## [Task statement]
Copy the entries below verbatim, omitting any pictures they contain.

Stored items
-------
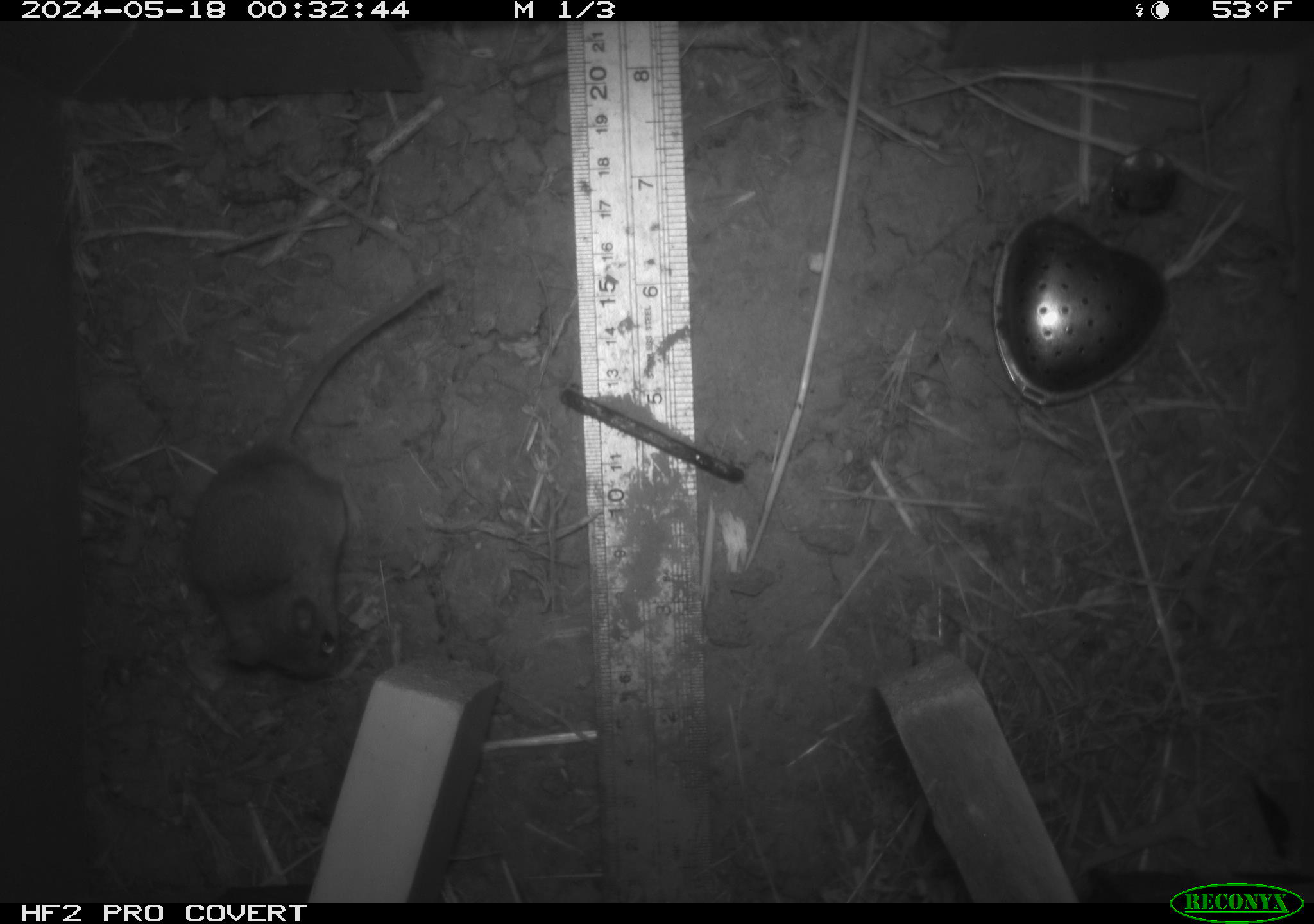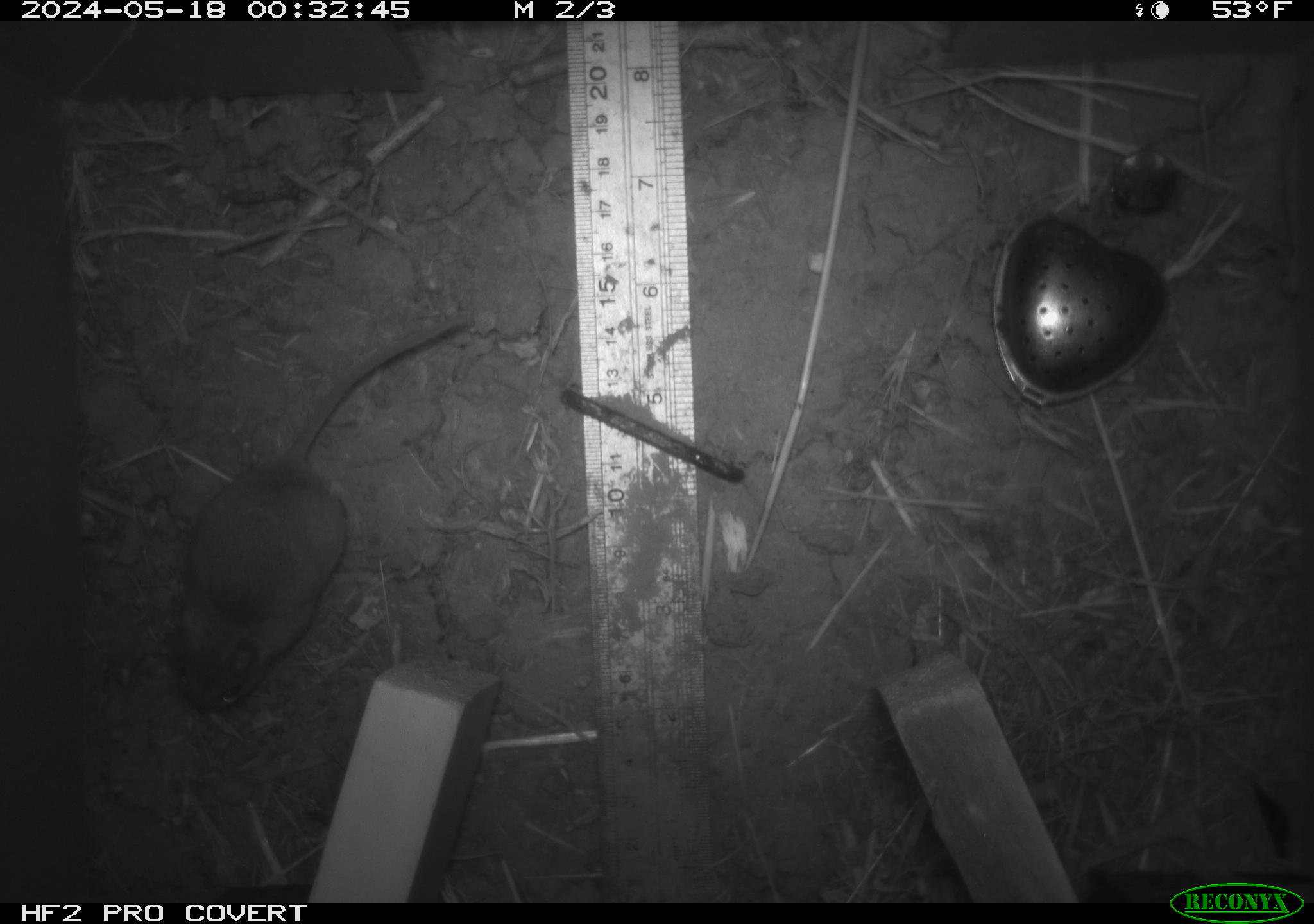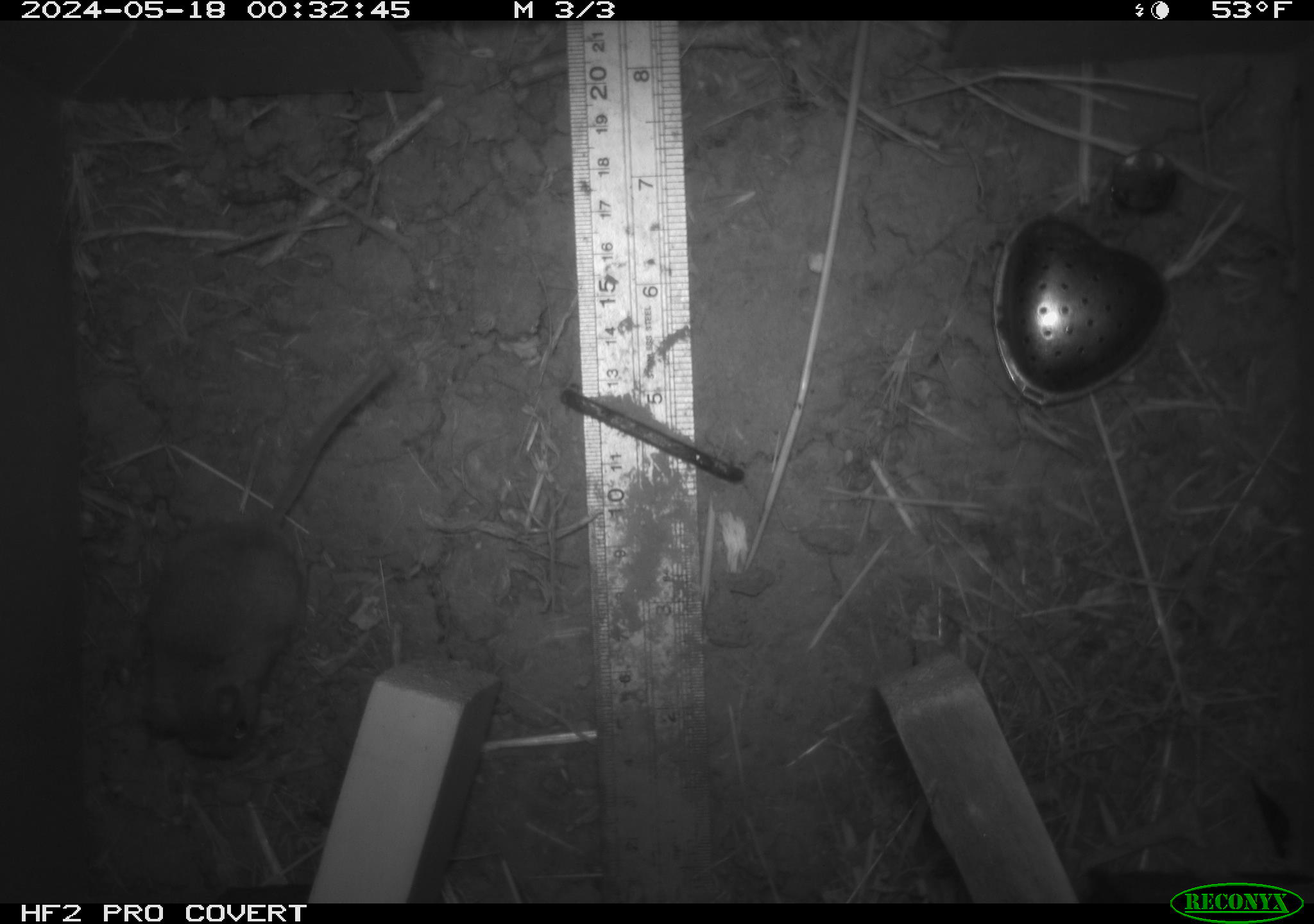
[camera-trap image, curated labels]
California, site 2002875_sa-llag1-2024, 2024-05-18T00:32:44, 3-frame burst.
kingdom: Animalia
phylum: Chordata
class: Mammalia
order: Rodentia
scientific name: Rodentia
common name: mouse species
-------
## [Solved problem]
[camera-trap image, curated labels]
California, site 2002875_sa-llag1-2024, 2024-05-18T00:32:44, 3-frame burst.
kingdom: Animalia
phylum: Chordata
class: Mammalia
order: Rodentia
scientific name: Rodentia
common name: mouse species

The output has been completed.